Arawan’s interior | Photo by Jiramath Jongluxmanee

Arawan’s interior | Photo by Jiramath Jongluxmanee

Ignoring the spice factor, Arawan is actually a very nice little restaurant—which it would have to be, being located in the same Commercial Center as the almost legendary Lotus of Siam and the popular Komol. The space itself is apparently a former Japanese restaurant, as evidenced by the sunken zashiki tables in an unused secondary dining room you pass on the way to the restroom. But the sushi bar has been nicely converted into a small wooden dining bar.

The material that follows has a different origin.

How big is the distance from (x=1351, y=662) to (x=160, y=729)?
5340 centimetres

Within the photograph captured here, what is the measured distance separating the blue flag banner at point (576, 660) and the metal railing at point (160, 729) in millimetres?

And soothing wood carvings with a Southeast Asian feel line the walls. It’s a family business, and the servers clearly care.

The menu has plenty of Thai classics, including traditional soups, salads, curries, pad Thai and other noodles. In the entrée section, you’ll find such dishes as wok-fried rib-eye with basil, stewed pork, squid-ink drunken noodles, two types of duck and assorted traditional stir-fries. While the prices are generally reasonable across the board, the $10 lunch special is a particular bargain. It includes egg flour soup with crispy noodles, your choice of entrée, rice and a dessert of the day. And speaking of desserts, former Rio pastry chef Thanisorn Bumroongsawad has joined her family here to create sweets much more sophisticated than what you’ll find in just about any Thai restaurant in town. While I’ve yet to try it, her crème brûlée under a golden sugar dome is absolutely gorgeous to look at. And the chocolate mousse cake I have tried was delicate and delicious.

Crème brûlée under a sugar dome. | Photo by Jiramath Jongluxmanee

Crème brûlée under a sugar dome. | Photo by Jiramath Jongluxmanee

Among the appetizers, I really liked the Thai chicken wings, fried as perfectly as the best bar wings I’ve ever had, but marinated in a light lemongrass seasoning. And the Arawan Special Roll is a fresh assortment of vegetables with a touch of shrimp wrapped in rice paper, reminiscent of Vietnamese spring rolls. From the soups, try the tom kha chicken, a version of tom yum balanced with sweet creamy coconut milk and packed with veggies and chicken. It’s almost as pretty to look at as it is delicious. (Presentation is a far higher priority here than at most neighborhood Thai joints.) My favorite entrée so far has been pad pong karee, which is soft shell crab stir fried with yellow curry powder and egg.

I was, however, very disappointed with the dry and barely seasoned Thai barbecue chicken. And while an order of spicy mint chicken was good, the fried egg on top was sadly overcooked.

Arawan is a cut above most neighborhood Thai restaurants, except for that problem with the heat. If you’re not a fan of spicy, you should love it. For those of you who are, hopefully they’ll find a way to turn up the heat.

Al’s Menu Picks

  • Arawan fresh roll ($7)
  • Thai chicken wings ($8)
  • tom kha chicken ($6 or $11)
  • and pad pong karee ($15)

Arawan Thai Bistro & Dessert

953 E. Sahara Ave., 702-734-7799, Open for lunch and dinner 11 a.m.-10 p.m. daily. Dinner for two, $25-$60.